# Nubian triplets 3-16



## OutdoorDreamer (Mar 29, 2012)

Our first goat birth. It went very well, and Mist is a great mom.
Two does and one buck! She did great!

The Doe's Secret Code of Honor is so true. She waited until a thunderstorm came through to have the babies! The sire's name is Storm Chaser. haha










Buck kid










Doe kid 1










Doe kid 2


----------



## Frosty1 (Jul 12, 2011)

Very very cute!!! Congrats!! Are you keeping them?


----------



## KW Farms (Jun 21, 2008)

Aw they are too cute! Congratulations!


----------



## OutdoorDreamer (Mar 29, 2012)

I wish I could, but need to sell them once weaned to keep my feed bill down. Although the doeling with the white tail tip is so tempting to keep


----------



## r_whiting (Mar 31, 2013)

Congrats on the triplets! I am still interested in buying a couple. What is the one with the black stripe?


----------



## OutdoorDreamer (Mar 29, 2012)

r_whiting said:


> Congrats on the triplets! I am still interested in buying a couple. What is the one with the black stripe?

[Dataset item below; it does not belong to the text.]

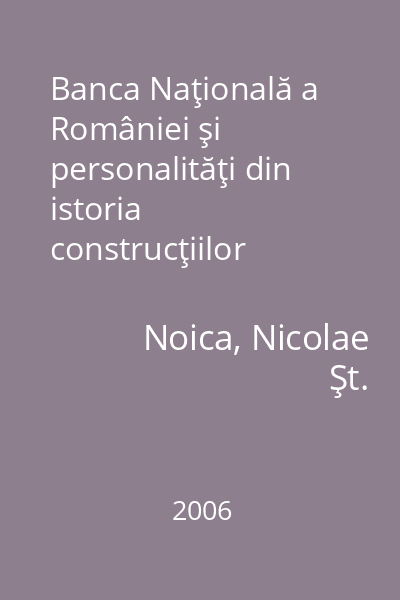 Banca Naţională a României şi personalităţi din istoria construcţiilor
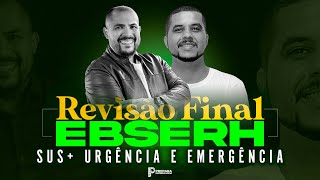 🎯 Revisão Final EBSERH 2025 – SUS e URGÊNCIA E EMERGÊNCIA 🚀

Thanks, that one with the black stripe down his back is the buck  I love his coloring.


----------



## EmmaDipstik (Sep 22, 2011)

What cuties!  I'm glad they're doing well!


----------



## SpruceCreek (Mar 27, 2013)

So very adorable! Love the ears. :fireworks: Congratulations


----------



## FunnyNudders (Apr 16, 2013)

Awww simply beautiful, congrats!


----------



## OutdoorDreamer (Mar 29, 2012)

Thanks everyone. I love them so much. Baby goats are so addicting, I love sitting with them and watching/socializing with them. They are already very used to people


----------



## cbairrogers (Feb 23, 2013)

Congrats on the Trips! They're beautiful!


----------



## nubians2 (Feb 20, 2011)

Congrats! Very cute!


----------